Affordable Housing: Subsidies Raise Costs

  • March 20, 2024
  • 0

Chris Edwards

The federal low‐​income housing tax credit (LIHTC) is an awful program for the reasons discussed in this 2017 study. I’ve recently focused—here, here, and here—on the ungodly complexity of the LIHTC, which benefits no one except the lawyers.

Complexity is one reason for the high costs of apartment buildings developed with LIHTC subsidies. The Wall Street Journal recently examined the high costs of subsidized housing, as excepted below.

The issue is salient because the tax bill before Congress would expand the LIHTC, and there is bipartisan support for new subsidies based on the LIHTC’s critically flawed approach. Expanding housing tax credits would be the opposite of “evidence‐​based policymaking.”

Here is the Wall Street Journal:

State and local governments in California have committed tens of billions of dollars to build more affordable housing. A new complex for some of the neediest low‐​income people doesn’t use any of it.

By forgoing government assistance and the many regulations and requirements that come with it, SDS Capital Group said the 49‐​unit apartment building it is financing in South Los Angeles will cost about $291,000 a unit to build.

The roughly 4,500 apartments for low‐​income people that have been built with funding from a $1.2 billion bond measure L.A. voters approved in 2016 have cost an average of $600,000 each.

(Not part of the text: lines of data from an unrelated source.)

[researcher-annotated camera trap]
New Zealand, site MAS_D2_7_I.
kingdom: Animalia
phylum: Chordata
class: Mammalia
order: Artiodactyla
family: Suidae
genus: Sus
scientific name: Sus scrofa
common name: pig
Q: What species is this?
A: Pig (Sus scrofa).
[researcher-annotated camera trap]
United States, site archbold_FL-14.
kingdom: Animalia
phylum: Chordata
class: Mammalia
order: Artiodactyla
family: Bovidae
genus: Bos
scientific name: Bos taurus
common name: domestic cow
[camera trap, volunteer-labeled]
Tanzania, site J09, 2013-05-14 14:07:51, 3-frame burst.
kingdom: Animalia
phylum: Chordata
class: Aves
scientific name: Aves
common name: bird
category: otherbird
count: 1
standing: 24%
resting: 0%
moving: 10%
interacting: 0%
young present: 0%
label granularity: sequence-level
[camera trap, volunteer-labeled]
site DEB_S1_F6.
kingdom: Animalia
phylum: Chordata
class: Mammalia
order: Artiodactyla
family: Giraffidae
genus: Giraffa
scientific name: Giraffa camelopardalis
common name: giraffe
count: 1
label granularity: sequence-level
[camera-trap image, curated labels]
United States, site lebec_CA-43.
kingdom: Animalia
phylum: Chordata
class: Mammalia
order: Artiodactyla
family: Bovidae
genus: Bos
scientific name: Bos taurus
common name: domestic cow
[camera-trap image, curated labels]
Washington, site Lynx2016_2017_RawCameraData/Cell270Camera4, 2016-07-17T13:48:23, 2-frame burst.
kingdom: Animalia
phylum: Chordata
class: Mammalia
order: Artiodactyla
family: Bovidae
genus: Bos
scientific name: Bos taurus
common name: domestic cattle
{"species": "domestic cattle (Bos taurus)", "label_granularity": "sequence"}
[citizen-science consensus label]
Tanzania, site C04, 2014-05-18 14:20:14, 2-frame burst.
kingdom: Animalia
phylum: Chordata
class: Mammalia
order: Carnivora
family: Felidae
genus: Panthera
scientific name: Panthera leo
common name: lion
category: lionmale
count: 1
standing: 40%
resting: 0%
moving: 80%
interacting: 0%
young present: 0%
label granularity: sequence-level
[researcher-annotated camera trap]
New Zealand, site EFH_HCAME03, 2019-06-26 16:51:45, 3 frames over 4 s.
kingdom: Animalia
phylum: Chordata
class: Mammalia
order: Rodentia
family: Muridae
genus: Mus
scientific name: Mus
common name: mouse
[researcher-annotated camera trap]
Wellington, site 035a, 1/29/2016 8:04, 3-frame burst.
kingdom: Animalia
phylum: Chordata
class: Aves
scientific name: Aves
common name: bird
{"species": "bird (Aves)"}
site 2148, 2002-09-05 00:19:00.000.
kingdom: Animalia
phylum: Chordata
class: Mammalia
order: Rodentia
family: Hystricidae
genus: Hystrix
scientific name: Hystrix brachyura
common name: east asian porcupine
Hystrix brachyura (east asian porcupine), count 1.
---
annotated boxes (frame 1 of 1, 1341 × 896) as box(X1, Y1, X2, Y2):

Across California, efforts to address the homelessness crisis by building more affordable housing with government money have been plagued by sky‐​high costs. A recent report commissioned by the city of San Jose found affordable‐​housing projects that received tax credits [i.e. LIHTCs] cost an average of around $939,000 a unit to build there last year.

… “We believe there’s a different way than using government money, which really becomes slow and arduous and increases cost,” said Deborah La Franchi, chief executive of SDS.

… Publicly funded affordable housing must typically be built with labor agreements that dictate construction wages and working conditions, as well as energy‐​efficiency standards. Funding often comes from a variety of agencies, each of which has its own set of approvals and regulations that can slow construction and add to costs.

With private financing, “You’re cutting out millions of dollars just in soft costs,” said David Grunwald, an executive at RMG Housing, which is developing the SDS fund’s projects.

… Green Development Co., a housing developer, is planning four unsubsidized affordable apartment buildings in Los Angeles, primarily for people with incomes no higher than 80% of the local median … “The return gets better, and the project provides more housing as well,” said Slocum, who expects the cost per unit of his planned projects to average $222,000.

… The most significant impact private affordable‐​housing builders could have, some advocates agree, is to demonstrate how much cheaper construction can be.

Jennifer Hark Dietz, chief executive of the nonprofit housing developer PATH, said she is hopeful the private‐​equity model will inspire governments to simplify requirements and bring costs down. Her organization is currently working on a project in the Bay Area that blends private‐​equity funding with public subsidies. “I don’t think any of us want to be doing it the way that it has been done,” she said.

People in the industry know that government subsidies generate complexity and high costs. To me, the solution for affordable housing is local deregulation and property tax cuts for apartment buildings, not federal subsidies.